3. The Court has dealt with the motion on the papers and without the need to call on the defendants. For the reasons set out below, the motion will be dismissed. Those reasons may be summarised as being that Mr Tutoveanu's evidence and submissions disclose no basis to invoke the narrowly confined grounds set out in r 36.15(1). The matters he raises all go to the correctness of the Judgment itself, other than one issue which is an irrelevant matter of fact (assuming it to be correct). As I explained to Mr Tutoveanu, the correctness of the Judgment is to be challenged, if he wishes, by an appeal to the Court of Appeal.
4. Mr Tutoveanu appeared for himself and prepared his own submissions. At the first return date of the motion, the defendants were represented by Mr P Santucci of Counsel.
Procedural history
5. The Judgment was delivered on 10 April 2025. It dismissed Mr Tutoveanu's challenge to the Greens NSW not having accepted his incomplete application to be considered for preselection as that party's candidate for the Federal Electorate of Sydney in the (then impending) May 2025 federal election. Mr Tutoveanu appeared to have the motion with him in court, apparently prepared in advance of the outcome.
6. There was a delay in filing the motion. Some days later Mr Tutoveanu appeared in my court unannounced and, to bring matters to a head, I directed that the motion should be filed and made returnable before me on 23 May 2025.

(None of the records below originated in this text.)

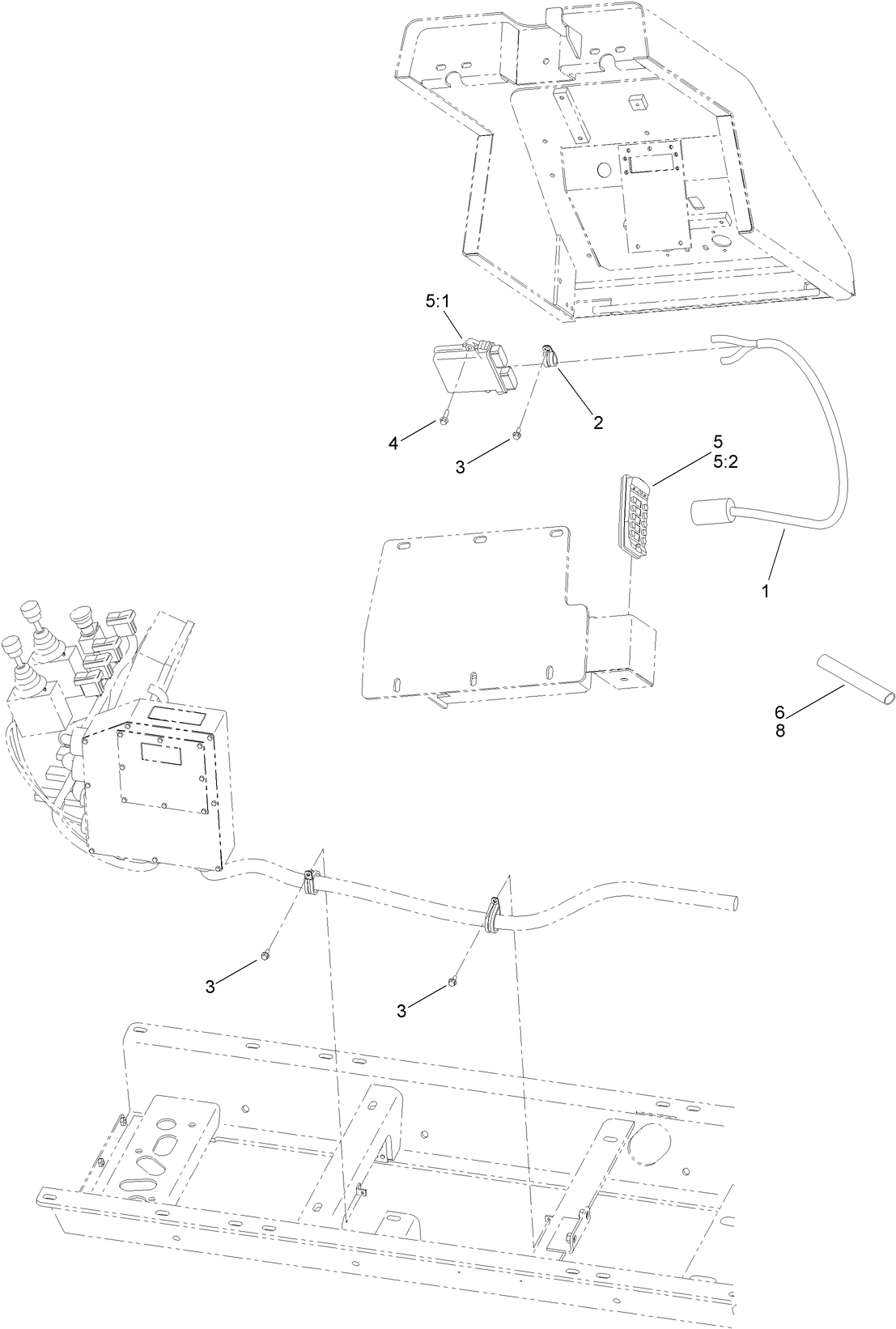 5:1

2

4

3

5
5:2

1

6
8

3

3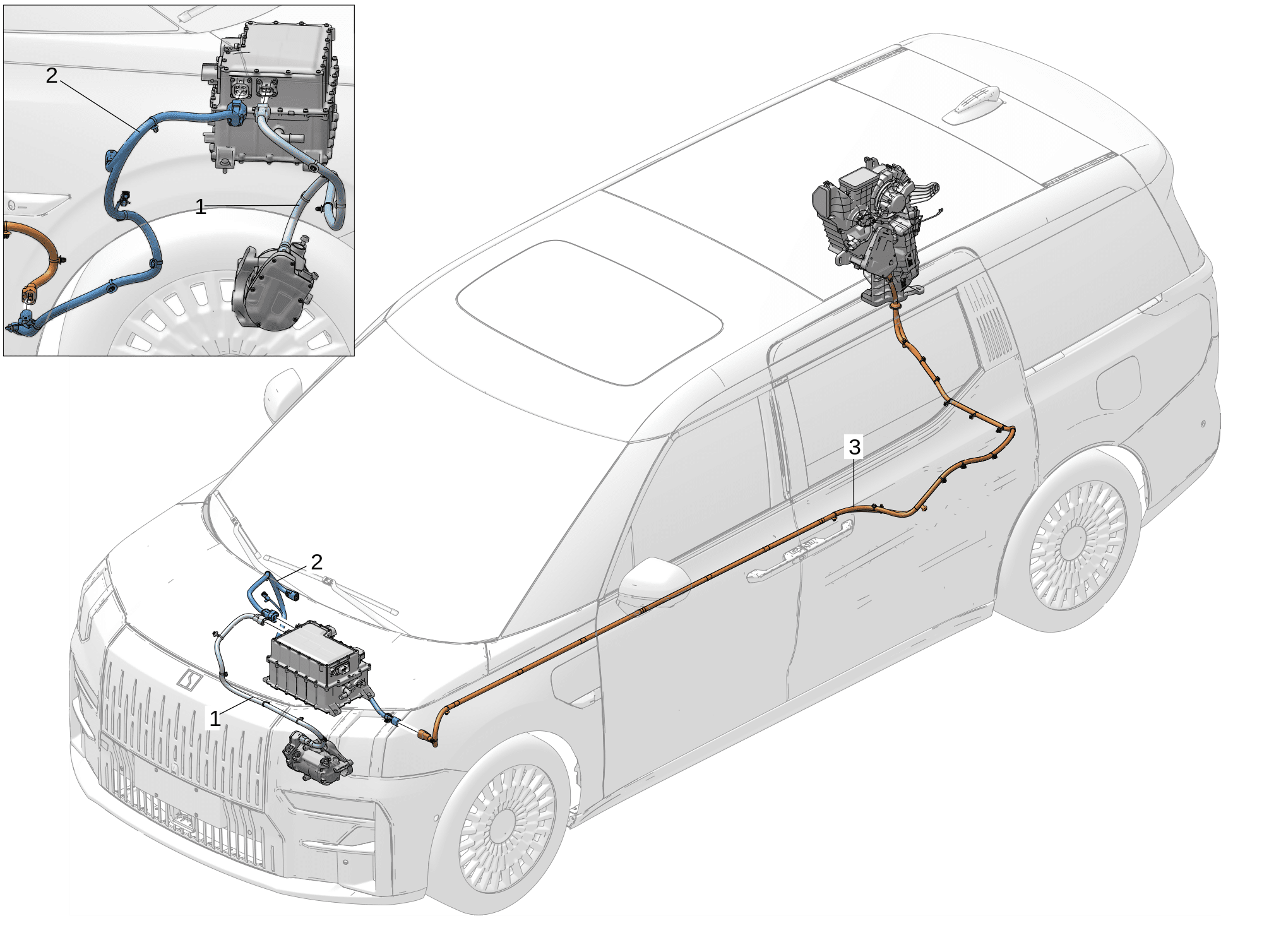 2
1
3
2
1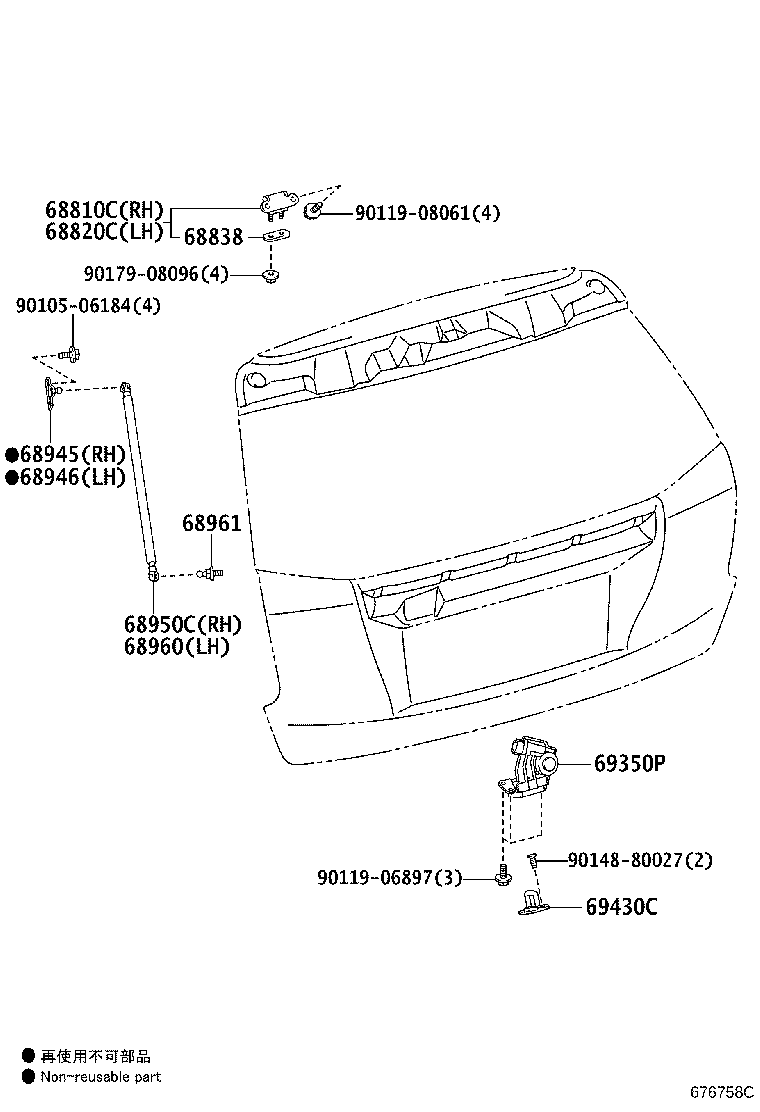 68810C(RH)
68820C(LH)
68838
90119-08061(4)
90179-08096(4)
90105-06184(4)
●68945(RH)
●68946(LH)
68961
68950C(RH)
68960(LH)
69350P
90148-80027(2)
90119-06897(3)
69430C

● 再使用不可部品
● Non-reusable part

676758C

7. At the return date on 23 May 2025:
1) Mr Tutoveanu appeared for himself and Mr Santucci appeared for the defendants;
2) Mr Tutoveanu provided the Court and the defendants with a court book in relation to his motion which included an affidavit made on 3 May 2025, but did not contain the written submissions foreshadowed in the index to the court book;
3) Mr Tutoveanu consented to an order proposed by the defendants that he file and serve his submissions on or before 30 May 2025. In light of what has since occurred, I record that I made it clear to Mr Tutoveanu that he could have had longer to prepare his written submissions, but he steadfastly adhered to that date;
4) The Court noted Mr Santucci's submissions on behalf of the defendants that there was no basis on which the motion could succeed and that, insofar as Mr Tutoveanu wished to complain about the Judgment, the proper course was for him to appeal to the Court of Appeal; and
5) I informed the parties, and they agreed, that in the interests of saving costs, I would not make directions for the defendants to serve and file submissions unless and until, after reviewing Mr Tutoveanu's submissions, I came to the view that they raised a sufficient case for an order under r 36.15(1) that a formal response on behalf of the defendants was required.